Stored data entries ->
━━━━━━━━

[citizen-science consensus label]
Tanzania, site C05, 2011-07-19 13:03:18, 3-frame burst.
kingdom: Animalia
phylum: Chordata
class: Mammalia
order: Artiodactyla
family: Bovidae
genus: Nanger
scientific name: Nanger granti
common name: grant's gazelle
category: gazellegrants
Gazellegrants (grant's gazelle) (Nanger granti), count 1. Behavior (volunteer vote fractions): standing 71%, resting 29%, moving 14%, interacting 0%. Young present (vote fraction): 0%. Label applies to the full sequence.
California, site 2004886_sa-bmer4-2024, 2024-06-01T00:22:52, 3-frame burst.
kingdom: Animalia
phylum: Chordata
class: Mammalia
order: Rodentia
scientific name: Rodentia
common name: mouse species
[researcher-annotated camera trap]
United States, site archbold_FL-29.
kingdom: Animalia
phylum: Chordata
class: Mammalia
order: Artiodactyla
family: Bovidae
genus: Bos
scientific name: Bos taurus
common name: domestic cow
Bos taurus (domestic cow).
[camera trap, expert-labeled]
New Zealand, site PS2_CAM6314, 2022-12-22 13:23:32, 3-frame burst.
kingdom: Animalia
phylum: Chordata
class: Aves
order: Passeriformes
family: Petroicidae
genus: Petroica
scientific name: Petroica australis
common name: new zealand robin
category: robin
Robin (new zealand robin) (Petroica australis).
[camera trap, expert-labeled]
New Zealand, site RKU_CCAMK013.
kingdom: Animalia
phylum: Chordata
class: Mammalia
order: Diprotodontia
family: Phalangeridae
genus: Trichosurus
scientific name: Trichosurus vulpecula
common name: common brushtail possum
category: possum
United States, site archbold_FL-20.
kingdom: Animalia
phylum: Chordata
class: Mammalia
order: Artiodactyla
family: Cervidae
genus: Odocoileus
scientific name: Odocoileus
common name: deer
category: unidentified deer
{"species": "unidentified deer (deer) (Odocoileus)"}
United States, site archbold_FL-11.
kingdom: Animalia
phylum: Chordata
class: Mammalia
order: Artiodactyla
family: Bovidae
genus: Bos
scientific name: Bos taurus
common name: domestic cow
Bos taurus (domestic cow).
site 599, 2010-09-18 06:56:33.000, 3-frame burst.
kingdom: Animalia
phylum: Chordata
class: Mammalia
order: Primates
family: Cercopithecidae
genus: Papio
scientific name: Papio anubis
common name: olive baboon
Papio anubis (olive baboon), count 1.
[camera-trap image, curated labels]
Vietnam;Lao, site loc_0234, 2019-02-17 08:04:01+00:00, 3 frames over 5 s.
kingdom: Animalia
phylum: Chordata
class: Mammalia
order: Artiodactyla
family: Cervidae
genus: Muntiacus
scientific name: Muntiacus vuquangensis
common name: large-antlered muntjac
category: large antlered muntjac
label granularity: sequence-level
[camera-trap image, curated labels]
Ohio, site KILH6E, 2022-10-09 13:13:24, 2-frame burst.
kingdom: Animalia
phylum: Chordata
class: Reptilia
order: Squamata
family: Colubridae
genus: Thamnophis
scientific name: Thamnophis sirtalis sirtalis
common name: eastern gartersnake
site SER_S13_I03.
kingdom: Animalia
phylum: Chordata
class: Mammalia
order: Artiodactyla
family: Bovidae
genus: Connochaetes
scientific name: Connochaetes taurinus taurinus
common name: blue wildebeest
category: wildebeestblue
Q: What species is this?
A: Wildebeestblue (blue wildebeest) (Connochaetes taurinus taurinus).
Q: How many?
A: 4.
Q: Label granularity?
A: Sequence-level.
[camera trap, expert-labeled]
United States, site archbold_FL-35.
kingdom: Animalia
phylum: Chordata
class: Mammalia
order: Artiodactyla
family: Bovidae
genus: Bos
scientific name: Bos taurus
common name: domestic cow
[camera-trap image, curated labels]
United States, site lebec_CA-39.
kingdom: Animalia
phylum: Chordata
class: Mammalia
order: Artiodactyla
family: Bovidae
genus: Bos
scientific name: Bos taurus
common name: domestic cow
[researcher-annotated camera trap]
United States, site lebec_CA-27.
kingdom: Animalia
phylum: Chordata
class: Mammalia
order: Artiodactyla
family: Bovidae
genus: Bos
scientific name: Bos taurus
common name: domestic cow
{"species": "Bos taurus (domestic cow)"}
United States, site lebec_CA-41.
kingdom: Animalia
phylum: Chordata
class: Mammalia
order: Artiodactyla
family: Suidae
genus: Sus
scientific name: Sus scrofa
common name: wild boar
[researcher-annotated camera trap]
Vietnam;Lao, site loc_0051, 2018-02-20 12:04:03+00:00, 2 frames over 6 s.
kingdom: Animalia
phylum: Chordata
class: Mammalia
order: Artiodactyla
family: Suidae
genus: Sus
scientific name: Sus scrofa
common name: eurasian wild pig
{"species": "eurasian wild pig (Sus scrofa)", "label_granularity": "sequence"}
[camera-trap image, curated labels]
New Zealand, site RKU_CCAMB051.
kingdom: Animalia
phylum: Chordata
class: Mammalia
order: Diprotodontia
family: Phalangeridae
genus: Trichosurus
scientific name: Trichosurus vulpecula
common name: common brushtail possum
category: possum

━━━━━━━━

THE PROBLEM -> Please restate the records word for word. Go from the first line to the line with "common name: grant's gazelle" and include both.

YOUR RESPONSE ->
[citizen-science consensus label]
Tanzania, site C05, 2011-07-19 13:03:18, 3-frame burst.
kingdom: Animalia
phylum: Chordata
class: Mammalia
order: Artiodactyla
family: Bovidae
genus: Nanger
scientific name: Nanger granti
common name: grant's gazelle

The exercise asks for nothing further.